Commercial application of biocatalysts depends on the efficiency of the immobilization method and residual enzyme activity. Electrospinning offers a simple and versatile route to immobilize enzymes in submicron-sized fibers and thus improved mass transfer characteristics. Performance of encapsulation of fructosyltransferase from Bacillus subtilis by emulsion, suspension, and coaxial electrospinning was compared. We particularly focused on the effect of hydrophilic properties of a set of biodegradable polymers on support's activity. Bioactivity of electrospun support in aqueous medium increased in order of the matrix hydrophilicity. Additionally, the efficiency of electrospun fibers was compared with Sepabeads®, commercial epoxy-activated resins. In fibers, enzyme loading of 68.1 mg/g and specific enzyme activity of 5.5 U/mg was achieved compared to 49.5 mg/g and 2.2 U/mg on Sepabeads. Fructosyltransferase exhibited high sensitivity towards organic solvents and covalent attachment, respectively. Immobilization of native enzyme in coaxial fibers increased the specific activity to approx. 30 U/mg which corresponds to 24% of that of the free enzyme. Finally, operational stability of fiber supports was examined in a plug-flow reactor and 5% of initial substrate conversion remained after > 2000 cycles. The efficiency of core-shell immobilizates compared to one-dimensional fibers was both in batch and continuous reaction at least 4.4-fold higher.

Ion exchange resins as additives for efficient protein refolding by dialysis.

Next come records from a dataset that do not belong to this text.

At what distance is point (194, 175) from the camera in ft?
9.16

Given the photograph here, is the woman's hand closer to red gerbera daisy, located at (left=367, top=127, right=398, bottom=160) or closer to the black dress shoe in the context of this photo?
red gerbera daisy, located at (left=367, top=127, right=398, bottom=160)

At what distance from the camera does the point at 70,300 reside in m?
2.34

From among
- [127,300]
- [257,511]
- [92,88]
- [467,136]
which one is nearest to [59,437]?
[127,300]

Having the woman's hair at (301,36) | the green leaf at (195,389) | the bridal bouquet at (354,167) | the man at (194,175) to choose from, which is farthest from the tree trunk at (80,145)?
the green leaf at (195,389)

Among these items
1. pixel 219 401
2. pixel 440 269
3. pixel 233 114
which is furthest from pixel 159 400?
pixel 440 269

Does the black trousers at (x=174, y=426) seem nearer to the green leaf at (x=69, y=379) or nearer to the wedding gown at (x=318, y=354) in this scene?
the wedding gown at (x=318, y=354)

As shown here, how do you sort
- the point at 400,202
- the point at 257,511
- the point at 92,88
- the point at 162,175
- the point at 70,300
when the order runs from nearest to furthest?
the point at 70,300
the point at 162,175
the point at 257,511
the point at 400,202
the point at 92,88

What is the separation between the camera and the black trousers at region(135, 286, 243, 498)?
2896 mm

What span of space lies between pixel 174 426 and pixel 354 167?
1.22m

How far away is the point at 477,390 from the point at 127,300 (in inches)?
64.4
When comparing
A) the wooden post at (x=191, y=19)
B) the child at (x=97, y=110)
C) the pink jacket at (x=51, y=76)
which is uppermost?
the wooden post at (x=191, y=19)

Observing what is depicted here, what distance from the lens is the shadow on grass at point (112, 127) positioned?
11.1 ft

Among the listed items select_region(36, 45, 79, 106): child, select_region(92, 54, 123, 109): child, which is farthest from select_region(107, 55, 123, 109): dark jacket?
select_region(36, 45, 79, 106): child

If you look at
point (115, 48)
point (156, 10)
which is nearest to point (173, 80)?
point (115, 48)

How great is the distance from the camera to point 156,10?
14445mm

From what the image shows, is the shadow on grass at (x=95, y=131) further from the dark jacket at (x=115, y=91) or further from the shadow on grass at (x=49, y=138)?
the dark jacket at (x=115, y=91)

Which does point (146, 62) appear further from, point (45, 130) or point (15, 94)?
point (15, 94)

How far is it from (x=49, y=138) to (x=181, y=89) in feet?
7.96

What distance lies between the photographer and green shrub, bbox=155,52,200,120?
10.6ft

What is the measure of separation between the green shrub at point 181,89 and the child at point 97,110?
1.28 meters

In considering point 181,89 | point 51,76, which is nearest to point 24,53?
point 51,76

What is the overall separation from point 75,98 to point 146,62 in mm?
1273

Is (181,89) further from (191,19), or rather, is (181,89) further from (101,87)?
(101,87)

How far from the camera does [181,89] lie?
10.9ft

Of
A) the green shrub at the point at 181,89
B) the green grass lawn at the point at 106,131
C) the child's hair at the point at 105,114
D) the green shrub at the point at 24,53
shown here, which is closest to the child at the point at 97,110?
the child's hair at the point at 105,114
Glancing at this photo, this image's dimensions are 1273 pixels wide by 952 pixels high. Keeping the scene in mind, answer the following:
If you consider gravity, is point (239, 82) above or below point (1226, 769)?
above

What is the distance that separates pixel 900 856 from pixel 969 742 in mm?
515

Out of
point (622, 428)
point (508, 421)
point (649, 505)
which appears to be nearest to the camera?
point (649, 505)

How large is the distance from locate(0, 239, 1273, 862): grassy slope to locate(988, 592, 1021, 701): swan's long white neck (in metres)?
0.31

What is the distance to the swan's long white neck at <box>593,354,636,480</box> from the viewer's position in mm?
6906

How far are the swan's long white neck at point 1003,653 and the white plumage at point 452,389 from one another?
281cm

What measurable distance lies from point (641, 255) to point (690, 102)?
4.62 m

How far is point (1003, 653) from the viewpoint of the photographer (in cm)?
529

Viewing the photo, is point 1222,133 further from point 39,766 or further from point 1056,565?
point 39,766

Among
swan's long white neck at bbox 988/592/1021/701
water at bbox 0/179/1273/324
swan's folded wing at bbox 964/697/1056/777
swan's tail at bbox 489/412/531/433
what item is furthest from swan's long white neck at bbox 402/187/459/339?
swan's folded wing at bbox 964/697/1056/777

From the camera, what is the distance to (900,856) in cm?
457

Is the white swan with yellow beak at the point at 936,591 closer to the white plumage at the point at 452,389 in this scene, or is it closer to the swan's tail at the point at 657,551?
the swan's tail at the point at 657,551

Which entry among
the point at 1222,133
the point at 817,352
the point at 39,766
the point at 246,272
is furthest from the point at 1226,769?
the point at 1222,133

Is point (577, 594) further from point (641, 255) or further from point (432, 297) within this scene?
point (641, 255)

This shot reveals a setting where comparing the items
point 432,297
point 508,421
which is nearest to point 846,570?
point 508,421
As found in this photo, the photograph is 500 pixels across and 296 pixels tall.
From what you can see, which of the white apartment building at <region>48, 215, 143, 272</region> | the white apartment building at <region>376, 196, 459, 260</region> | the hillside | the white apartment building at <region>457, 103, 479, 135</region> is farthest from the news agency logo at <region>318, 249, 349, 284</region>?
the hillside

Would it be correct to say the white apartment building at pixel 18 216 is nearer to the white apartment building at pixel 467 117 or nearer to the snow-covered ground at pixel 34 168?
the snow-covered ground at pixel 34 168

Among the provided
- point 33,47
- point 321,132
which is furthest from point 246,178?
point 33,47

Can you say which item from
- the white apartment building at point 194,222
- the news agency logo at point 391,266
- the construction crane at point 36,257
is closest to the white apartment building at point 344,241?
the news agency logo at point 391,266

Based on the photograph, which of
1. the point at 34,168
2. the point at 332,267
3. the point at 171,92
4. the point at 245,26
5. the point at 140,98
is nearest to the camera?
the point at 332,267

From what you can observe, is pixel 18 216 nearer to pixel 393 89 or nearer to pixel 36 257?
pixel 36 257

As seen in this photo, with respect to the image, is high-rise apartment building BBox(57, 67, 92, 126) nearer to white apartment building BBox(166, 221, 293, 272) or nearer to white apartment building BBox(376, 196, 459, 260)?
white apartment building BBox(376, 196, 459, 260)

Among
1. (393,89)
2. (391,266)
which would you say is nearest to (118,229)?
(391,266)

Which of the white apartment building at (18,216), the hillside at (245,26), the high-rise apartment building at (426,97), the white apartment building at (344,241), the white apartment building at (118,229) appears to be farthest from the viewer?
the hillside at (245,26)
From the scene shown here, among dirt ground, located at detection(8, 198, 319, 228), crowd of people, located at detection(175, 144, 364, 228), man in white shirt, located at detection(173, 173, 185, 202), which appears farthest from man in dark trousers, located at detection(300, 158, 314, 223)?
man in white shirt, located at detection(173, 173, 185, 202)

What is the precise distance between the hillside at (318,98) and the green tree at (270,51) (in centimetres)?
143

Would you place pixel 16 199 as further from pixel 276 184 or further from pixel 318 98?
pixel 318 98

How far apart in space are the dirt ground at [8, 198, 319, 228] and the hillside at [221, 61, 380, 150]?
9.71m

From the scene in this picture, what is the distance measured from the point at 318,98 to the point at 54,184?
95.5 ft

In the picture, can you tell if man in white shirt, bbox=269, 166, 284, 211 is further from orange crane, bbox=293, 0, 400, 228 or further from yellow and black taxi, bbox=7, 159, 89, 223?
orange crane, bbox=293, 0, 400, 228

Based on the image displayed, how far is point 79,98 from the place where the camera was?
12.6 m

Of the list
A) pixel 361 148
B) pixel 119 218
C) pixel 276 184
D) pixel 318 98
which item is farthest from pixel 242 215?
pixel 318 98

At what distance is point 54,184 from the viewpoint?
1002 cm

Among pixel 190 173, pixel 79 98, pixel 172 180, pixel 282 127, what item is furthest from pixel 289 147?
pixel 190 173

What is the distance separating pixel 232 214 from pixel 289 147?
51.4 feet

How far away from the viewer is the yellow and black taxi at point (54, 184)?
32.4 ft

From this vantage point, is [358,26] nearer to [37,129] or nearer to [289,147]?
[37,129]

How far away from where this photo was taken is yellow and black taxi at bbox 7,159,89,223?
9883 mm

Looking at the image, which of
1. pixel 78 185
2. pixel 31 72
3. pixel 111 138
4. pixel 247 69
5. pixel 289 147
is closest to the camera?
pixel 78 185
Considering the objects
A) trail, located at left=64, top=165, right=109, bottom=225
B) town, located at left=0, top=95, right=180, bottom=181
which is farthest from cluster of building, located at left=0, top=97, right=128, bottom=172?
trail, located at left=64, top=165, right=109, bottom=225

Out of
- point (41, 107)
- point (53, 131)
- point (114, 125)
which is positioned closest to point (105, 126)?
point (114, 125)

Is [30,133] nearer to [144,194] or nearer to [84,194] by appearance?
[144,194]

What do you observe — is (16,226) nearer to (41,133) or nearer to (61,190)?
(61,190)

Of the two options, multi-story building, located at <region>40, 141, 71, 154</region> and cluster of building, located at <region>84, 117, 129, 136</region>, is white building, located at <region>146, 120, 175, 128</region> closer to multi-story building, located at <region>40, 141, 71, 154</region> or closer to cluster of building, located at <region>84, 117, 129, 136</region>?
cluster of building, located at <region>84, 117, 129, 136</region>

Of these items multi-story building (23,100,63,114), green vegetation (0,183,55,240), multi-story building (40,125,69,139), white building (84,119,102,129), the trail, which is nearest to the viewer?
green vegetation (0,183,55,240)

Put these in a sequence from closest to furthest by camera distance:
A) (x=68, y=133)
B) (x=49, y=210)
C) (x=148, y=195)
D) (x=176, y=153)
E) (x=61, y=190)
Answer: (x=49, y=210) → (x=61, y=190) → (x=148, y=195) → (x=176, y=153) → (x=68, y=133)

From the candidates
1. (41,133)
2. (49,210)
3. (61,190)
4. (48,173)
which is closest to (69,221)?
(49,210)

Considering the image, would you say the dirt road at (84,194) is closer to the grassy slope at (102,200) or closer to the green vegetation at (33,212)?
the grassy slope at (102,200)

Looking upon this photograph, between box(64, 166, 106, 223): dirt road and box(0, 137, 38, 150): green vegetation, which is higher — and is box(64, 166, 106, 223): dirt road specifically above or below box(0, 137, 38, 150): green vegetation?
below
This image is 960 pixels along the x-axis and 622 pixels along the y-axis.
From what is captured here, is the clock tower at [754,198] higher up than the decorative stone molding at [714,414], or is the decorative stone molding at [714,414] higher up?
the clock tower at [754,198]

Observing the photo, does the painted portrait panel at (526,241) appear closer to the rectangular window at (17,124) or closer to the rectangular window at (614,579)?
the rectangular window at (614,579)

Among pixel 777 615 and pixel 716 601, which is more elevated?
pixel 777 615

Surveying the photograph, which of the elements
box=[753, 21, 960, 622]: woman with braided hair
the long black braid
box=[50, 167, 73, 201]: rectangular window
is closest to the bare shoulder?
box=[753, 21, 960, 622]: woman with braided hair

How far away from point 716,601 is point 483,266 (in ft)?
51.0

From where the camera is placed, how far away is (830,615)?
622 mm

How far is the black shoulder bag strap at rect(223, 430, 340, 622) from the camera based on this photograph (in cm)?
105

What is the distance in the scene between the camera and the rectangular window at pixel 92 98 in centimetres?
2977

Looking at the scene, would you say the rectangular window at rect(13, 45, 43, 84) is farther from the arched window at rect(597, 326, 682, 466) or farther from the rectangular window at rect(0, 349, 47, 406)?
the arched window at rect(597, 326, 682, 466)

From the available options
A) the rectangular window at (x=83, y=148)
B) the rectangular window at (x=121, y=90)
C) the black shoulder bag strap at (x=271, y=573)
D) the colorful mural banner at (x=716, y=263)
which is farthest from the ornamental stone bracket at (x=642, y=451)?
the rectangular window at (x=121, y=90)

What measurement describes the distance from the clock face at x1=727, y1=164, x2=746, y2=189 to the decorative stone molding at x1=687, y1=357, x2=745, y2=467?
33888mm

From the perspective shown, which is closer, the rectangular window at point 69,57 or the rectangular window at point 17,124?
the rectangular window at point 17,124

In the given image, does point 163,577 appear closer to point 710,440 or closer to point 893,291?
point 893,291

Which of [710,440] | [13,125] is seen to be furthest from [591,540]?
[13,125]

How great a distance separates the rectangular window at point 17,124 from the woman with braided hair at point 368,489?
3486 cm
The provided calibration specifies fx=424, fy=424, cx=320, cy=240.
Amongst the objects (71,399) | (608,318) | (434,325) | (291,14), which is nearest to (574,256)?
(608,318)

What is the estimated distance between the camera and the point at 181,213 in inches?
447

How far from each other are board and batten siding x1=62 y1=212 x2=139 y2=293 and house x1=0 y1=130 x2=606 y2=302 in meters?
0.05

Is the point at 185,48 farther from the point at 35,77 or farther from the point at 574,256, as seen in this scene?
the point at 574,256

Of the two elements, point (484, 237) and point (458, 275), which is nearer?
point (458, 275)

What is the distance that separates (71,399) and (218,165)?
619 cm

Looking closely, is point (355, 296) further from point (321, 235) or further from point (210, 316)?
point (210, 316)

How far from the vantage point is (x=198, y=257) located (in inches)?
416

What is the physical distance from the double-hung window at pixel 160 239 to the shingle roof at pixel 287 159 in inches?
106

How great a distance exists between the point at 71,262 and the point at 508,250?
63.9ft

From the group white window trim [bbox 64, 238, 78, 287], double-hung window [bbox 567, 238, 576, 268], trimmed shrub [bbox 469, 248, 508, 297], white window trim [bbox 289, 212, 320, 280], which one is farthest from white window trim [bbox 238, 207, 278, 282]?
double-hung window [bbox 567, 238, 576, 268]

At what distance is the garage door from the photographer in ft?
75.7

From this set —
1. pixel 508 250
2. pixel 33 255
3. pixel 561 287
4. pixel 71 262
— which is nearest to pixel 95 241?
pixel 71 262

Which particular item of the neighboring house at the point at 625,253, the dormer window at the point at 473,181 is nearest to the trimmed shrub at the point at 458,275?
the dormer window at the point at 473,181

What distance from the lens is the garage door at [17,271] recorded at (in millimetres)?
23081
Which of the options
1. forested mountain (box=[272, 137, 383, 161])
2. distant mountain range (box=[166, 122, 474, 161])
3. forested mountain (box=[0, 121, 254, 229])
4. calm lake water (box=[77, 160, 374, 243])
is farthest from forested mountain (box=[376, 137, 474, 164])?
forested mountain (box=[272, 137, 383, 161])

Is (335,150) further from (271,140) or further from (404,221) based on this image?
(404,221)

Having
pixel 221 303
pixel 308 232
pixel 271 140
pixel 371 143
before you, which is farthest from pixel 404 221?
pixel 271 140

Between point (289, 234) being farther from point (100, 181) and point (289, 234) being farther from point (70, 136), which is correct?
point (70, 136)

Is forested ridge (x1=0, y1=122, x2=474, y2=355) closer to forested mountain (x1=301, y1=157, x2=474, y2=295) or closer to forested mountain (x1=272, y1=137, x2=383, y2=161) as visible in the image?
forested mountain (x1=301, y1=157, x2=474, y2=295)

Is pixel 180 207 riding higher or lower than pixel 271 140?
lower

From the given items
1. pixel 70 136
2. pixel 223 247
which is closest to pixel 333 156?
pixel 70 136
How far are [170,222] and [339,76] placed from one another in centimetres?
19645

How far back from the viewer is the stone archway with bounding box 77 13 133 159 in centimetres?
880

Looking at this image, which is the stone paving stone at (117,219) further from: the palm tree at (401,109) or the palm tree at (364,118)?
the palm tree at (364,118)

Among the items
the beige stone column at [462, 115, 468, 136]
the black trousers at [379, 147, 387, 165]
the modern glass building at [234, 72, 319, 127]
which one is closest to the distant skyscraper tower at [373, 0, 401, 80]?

The most significant drawback of bacterial protein production involving inclusion bodies is the subsequent refolding into bioactive form. Implementation of refolding operations in large-scale applications often fails due to low yields and/or low product concentrations. This paper presents a simple method of integrated refolding by dialysis and matrix assisted refolding that combines advantages of both methods, high product concentrations and high refolding yields. Ion exchange resins (IER) and size exclusion media served as refolding additives and were added to solubilized protein prior to refolding by continuous exchange of dialysis buffer. Refolding experiments were performed with fructosyltransferase (FTF, EC 2.4.1.162) from Bacillus subtilis NCIMB 11871 produced as inclusion bodies. Conventional anion exchangers with gel matrix structure enhanced refolding performance by about 43% with final protein concentration of 9 mg/mL and yield improvement is strictly linear dependent on the mass ratio of resins to protein. With the applied setup refolded protein was self-eluted from resin due to pH and salt concentration shift during dialysis. Macroporous resins and gel filtration media showed a negative effect on refolding yields.

Effects of ionic strength on inclusion body refolding at high concentration.

For commercial applications refolding process must be fast, inexpensive and highly efficient. In the past many strategies for protein refolding were introduced. Still, simple refolding methods with high product concentrations are still rare. Refolding experiments were performed with fructosyltransferase (FTF, EC 2.4.1.162) from Bacillus subtilis NCIMB 11871 produced as inclusion bodies. Solubilizates were refolded with batch dialysis or by continuous exchange of dialysis buffers with variable ionic strength. By employing dialysis with gentle removal of denaturant the dependence of protein concentration and decreasing refolding yields could be overcome compared to batch dialysis and yields were enhanced by 52% at protein concentrations of approx. 10 mg/mL. The average specific activity of refolded FTF was 123 U/mg, 83% relative to standard FTF. Rising ionic strength of refolding buffers to 600 mM leads to complete renaturation of solubilized protein at equal protein concentration. Buffer composition plays a less significant role on renaturation output. The effect might be correlated with ion charge density of co-solvents.